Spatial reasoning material
********************

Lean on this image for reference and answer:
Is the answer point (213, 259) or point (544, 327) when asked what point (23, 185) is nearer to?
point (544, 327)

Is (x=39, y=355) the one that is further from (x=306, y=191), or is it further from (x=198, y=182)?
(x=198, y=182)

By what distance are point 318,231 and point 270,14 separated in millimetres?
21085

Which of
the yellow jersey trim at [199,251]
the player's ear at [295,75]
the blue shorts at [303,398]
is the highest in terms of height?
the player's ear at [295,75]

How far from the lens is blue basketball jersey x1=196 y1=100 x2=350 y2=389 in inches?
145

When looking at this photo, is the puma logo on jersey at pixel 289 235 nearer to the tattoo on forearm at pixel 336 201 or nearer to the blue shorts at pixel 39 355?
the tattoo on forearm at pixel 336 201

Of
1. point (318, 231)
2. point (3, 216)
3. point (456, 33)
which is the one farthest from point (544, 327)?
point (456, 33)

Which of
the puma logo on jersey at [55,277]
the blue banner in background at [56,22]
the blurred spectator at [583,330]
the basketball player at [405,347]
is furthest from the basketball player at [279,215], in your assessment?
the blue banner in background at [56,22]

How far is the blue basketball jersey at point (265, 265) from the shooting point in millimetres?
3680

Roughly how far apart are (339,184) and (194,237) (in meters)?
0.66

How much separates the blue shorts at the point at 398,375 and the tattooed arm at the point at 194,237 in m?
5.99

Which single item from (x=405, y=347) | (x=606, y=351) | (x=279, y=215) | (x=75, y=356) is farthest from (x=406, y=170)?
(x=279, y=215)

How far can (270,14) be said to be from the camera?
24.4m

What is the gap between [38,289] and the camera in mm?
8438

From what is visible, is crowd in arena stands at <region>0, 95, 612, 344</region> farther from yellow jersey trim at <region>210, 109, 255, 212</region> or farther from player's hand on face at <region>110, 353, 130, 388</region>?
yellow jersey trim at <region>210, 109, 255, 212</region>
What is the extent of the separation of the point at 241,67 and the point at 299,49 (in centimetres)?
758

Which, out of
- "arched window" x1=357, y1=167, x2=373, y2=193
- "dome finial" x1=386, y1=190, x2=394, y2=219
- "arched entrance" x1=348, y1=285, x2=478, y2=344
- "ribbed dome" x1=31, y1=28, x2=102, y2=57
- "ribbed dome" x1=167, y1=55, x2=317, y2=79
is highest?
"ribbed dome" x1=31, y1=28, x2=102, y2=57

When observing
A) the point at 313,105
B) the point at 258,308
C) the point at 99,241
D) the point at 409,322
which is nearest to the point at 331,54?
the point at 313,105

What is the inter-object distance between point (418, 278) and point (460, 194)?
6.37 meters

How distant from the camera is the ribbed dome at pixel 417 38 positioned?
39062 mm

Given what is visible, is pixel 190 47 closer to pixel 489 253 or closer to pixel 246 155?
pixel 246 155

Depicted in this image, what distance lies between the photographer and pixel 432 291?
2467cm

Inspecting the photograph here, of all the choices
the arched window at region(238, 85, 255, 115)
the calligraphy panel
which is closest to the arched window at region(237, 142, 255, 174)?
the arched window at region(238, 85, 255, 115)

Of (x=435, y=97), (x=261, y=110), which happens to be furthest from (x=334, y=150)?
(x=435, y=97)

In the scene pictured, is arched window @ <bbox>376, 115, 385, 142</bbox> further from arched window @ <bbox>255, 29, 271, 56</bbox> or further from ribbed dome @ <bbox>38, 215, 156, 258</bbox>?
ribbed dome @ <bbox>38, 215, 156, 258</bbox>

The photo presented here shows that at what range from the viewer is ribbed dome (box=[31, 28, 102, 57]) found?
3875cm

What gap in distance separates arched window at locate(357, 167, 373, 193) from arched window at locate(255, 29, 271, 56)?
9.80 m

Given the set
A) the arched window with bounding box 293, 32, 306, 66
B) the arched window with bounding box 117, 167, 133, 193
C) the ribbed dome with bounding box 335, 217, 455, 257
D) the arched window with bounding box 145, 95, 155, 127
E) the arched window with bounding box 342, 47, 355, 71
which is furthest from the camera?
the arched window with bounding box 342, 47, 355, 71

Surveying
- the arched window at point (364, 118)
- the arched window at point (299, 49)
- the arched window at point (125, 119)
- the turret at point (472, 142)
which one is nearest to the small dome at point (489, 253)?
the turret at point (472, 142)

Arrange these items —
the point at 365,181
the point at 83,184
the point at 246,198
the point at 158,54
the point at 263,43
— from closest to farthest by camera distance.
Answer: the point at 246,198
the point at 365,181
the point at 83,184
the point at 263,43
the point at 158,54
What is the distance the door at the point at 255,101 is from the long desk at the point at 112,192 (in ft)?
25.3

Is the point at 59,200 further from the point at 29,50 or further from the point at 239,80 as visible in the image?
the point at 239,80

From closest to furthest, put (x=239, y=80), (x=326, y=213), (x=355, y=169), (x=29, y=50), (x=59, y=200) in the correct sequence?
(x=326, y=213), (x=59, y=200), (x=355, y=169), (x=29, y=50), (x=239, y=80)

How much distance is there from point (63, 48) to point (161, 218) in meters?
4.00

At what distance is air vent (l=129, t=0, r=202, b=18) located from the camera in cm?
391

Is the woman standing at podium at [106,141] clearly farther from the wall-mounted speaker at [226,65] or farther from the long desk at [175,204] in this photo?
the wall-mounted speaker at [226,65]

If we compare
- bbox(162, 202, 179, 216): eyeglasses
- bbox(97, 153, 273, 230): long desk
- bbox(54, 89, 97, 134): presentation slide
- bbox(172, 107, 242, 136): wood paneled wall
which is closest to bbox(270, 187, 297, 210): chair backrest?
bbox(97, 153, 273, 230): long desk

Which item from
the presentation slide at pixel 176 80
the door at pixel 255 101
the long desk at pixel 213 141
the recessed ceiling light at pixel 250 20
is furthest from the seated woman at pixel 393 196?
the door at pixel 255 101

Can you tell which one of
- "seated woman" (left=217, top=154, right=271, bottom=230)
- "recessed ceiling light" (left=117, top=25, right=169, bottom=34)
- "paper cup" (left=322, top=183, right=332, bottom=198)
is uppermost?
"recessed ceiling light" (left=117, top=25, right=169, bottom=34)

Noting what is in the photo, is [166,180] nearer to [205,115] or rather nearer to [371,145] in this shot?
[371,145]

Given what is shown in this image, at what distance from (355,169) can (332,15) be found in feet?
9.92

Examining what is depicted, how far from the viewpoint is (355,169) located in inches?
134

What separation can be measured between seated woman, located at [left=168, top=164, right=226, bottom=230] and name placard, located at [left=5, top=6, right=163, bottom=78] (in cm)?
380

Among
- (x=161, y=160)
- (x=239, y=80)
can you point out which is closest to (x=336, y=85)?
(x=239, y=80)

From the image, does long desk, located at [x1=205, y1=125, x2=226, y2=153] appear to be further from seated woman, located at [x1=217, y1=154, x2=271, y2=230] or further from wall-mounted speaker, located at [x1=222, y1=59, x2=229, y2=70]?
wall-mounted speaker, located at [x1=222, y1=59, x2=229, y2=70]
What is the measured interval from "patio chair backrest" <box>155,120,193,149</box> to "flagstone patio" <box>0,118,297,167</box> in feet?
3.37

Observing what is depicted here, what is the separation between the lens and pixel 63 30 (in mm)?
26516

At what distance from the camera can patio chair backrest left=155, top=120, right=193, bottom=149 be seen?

********************

● **EXERCISE DESCRIPTION**
Duplicate, word for word, the lines of the material from the one containing "What separation can" through the final line, with both ends included.

● **SOLUTION TO THIS EXERCISE**
What separation can be measured between seated woman, located at [left=168, top=164, right=226, bottom=230] and name placard, located at [left=5, top=6, right=163, bottom=78] (in cm)?
380

Among
- (x=161, y=160)
- (x=239, y=80)
can you point out which is closest to (x=336, y=85)?
(x=239, y=80)

From the image, does long desk, located at [x1=205, y1=125, x2=226, y2=153] appear to be further from seated woman, located at [x1=217, y1=154, x2=271, y2=230] or further from wall-mounted speaker, located at [x1=222, y1=59, x2=229, y2=70]?
wall-mounted speaker, located at [x1=222, y1=59, x2=229, y2=70]
What is the measured interval from "patio chair backrest" <box>155,120,193,149</box> to "flagstone patio" <box>0,118,297,167</box> in feet?
3.37

Observing what is depicted here, what is the separation between the lens and pixel 63 30 (in mm)?
26516

At what distance from the camera can patio chair backrest left=155, top=120, right=193, bottom=149 be seen?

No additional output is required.